Yom-Tov explains that human centred design is essentially about three things: collaboration, empathy and experimentation. He says: “Collaboration involves having a cross-functional team with people who represent different aspects of the final product or experience, focusing on the problem.”
Empathy involves this team going out and spending time with the various stakeholders who will use the product, which, in the case of a financial product, includes banking staff, advisers and the end customer.
“We need to understand the world from their perspective and see how financial services fit into their life,” Yom-Tov says. The third aspect of human centred design involves experimentation.
“The notion of experimentation is that you will not get it right first time, so you need to develop a range of potential solutions and simulate (or prototype) them very cheaply, so your customers can give you feedback on which options resonate for them,” Yom-Tov says.
He points out that doing this before you invest heavily in a product or service helps to remove substantial risk. “In the world of banking, failure is not generally tolerated, but this notion of failing often on a small scale prevents you from failing on a very large scale,” he says.
Yom-Tov explains that his vision for ANZ is that all staff truly understand the value and impact design can have on the bank’s business and its customers, and, as a result, they apply a human centred design approach to everything they do.
“Whether that is solving internal problems, like business processes that are slowing us down, or looking at ways to address new competitor threats, they should take a step back and approach it with this human centred design lens to craft better customer and staff experiences,” he says.
ANZ has already used human centred design for many things including customer application processes and completely rebuilding its banking app.
Yom-Tov says: “The process involved an incredible amount of time with customers and observing people using all manner of digital services to focus on what we needed to do to create the right mobile banking app.
“Ours is incredibly simple and straightforward. We have limited the features in it so that is very clear and resonates with customers’ daily routines.”
Another area in which human centred design has been applied is in home loans. “The home loan process, most of which is invisible to customers, is highly complex. We have been helping our teams to simplify our internal processes, to create a simpler experience for customers,” he says.
He concedes there will always be trade-offs when doing human centred design in a bank, with teams often encountering regulatory obstacles or constraints, but he says the trick is not to be daunted by these issues and to still come up with fantastic solutions for customers.

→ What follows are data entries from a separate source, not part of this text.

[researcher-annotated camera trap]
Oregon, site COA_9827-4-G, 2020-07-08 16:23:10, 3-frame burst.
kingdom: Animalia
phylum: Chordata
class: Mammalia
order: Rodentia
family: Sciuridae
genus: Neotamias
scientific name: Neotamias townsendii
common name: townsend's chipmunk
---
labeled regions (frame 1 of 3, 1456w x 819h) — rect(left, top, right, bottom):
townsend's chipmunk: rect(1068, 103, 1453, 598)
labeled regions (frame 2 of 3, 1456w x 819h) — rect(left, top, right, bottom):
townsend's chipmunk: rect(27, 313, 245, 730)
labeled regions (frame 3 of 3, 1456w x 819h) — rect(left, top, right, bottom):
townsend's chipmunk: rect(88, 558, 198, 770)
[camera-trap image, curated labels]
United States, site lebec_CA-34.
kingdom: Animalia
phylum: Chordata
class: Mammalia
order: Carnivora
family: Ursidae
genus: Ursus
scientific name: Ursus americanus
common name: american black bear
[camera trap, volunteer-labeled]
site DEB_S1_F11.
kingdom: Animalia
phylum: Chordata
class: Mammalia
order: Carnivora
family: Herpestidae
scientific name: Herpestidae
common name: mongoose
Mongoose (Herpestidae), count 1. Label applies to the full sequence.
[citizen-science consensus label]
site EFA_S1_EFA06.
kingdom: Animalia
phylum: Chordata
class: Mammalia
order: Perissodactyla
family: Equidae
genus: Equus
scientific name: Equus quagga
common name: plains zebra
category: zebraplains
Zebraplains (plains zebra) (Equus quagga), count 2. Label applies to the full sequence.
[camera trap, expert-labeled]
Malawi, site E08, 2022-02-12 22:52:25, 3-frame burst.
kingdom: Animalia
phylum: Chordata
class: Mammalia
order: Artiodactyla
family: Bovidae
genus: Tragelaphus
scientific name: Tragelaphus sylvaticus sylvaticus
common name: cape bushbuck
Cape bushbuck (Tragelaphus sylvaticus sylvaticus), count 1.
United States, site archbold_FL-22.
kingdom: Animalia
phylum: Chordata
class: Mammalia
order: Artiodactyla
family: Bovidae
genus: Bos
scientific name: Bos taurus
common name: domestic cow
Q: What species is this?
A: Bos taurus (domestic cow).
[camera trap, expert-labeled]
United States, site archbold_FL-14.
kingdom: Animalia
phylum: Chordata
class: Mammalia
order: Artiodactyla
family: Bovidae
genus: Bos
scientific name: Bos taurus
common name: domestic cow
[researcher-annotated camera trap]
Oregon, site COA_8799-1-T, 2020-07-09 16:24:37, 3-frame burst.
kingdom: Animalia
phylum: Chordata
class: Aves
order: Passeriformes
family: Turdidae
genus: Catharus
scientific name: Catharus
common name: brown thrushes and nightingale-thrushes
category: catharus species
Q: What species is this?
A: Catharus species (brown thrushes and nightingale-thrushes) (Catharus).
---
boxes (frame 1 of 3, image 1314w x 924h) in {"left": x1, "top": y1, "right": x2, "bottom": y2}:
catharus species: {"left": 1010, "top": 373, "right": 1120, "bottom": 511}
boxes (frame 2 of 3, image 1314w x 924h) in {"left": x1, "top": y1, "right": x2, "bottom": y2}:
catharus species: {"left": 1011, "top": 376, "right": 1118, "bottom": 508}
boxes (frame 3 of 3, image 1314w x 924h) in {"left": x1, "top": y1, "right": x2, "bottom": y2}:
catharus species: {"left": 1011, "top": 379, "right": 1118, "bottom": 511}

Yom-Tov says human centred design also often has a positive impact on staff. He has noticed that when people work in cross-functional teams and experiment with different ideas, they naturally bring more of their creativity to the workplace.
“I have worked with many people who have had an epiphany moment in their careers when they have found that human centred design has unlocked a lot more of their personal potential and made coming to work much more exciting and engaging.
“They feel like they are having a first-hand impact on the success of the company and the lives of their customers,” he says.